#### How to complete this task:
Write out every line of the material exactly as it appears.

#### Data shown:
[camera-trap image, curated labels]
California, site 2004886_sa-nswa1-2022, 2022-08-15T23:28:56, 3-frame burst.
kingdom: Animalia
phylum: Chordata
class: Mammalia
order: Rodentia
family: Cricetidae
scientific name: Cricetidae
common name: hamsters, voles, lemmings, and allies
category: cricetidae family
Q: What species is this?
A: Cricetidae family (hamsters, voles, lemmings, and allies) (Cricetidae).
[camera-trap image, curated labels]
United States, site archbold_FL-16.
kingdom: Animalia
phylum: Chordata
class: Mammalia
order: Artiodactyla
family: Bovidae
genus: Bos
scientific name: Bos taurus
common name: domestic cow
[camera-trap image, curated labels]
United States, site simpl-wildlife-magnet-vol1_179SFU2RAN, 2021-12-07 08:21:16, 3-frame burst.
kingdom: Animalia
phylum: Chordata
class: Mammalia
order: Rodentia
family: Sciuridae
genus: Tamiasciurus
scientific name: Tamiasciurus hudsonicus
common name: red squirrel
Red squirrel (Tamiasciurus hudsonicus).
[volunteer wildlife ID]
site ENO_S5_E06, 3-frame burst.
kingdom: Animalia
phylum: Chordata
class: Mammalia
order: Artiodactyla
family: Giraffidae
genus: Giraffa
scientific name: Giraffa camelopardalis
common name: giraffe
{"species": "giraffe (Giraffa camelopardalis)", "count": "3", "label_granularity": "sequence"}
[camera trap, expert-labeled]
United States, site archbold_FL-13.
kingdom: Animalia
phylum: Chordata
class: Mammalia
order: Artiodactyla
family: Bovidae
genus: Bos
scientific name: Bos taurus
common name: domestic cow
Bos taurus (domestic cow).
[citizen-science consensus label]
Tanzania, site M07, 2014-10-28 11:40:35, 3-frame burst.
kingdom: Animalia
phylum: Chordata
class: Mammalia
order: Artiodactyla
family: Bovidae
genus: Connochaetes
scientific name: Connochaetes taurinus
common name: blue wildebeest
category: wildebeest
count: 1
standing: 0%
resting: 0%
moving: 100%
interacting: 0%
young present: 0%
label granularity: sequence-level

#### Expected answer:
[camera-trap image, curated labels]
California, site 2004886_sa-nswa1-2022, 2022-08-15T23:28:56, 3-frame burst.
kingdom: Animalia
phylum: Chordata
class: Mammalia
order: Rodentia
family: Cricetidae
scientific name: Cricetidae
common name: hamsters, voles, lemmings, and allies
category: cricetidae family
Q: What species is this?
A: Cricetidae family (hamsters, voles, lemmings, and allies) (Cricetidae).
[camera-trap image, curated labels]
United States, site archbold_FL-16.
kingdom: Animalia
phylum: Chordata
class: Mammalia
order: Artiodactyla
family: Bovidae
genus: Bos
scientific name: Bos taurus
common name: domestic cow
[camera-trap image, curated labels]
United States, site simpl-wildlife-magnet-vol1_179SFU2RAN, 2021-12-07 08:21:16, 3-frame burst.
kingdom: Animalia
phylum: Chordata
class: Mammalia
order: Rodentia
family: Sciuridae
genus: Tamiasciurus
scientific name: Tamiasciurus hudsonicus
common name: red squirrel
Red squirrel (Tamiasciurus hudsonicus).
[volunteer wildlife ID]
site ENO_S5_E06, 3-frame burst.
kingdom: Animalia
phylum: Chordata
class: Mammalia
order: Artiodactyla
family: Giraffidae
genus: Giraffa
scientific name: Giraffa camelopardalis
common name: giraffe
{"species": "giraffe (Giraffa camelopardalis)", "count": "3", "label_granularity": "sequence"}
[camera trap, expert-labeled]
United States, site archbold_FL-13.
kingdom: Animalia
phylum: Chordata
class: Mammalia
order: Artiodactyla
family: Bovidae
genus: Bos
scientific name: Bos taurus
common name: domestic cow
Bos taurus (domestic cow).
[citizen-science consensus label]
Tanzania, site M07, 2014-10-28 11:40:35, 3-frame burst.
kingdom: Animalia
phylum: Chordata
class: Mammalia
order: Artiodactyla
family: Bovidae
genus: Connochaetes
scientific name: Connochaetes taurinus
common name: blue wildebeest
category: wildebeest
count: 1
standing: 0%
resting: 0%
moving: 100%
interacting: 0%
young present: 0%
label granularity: sequence-level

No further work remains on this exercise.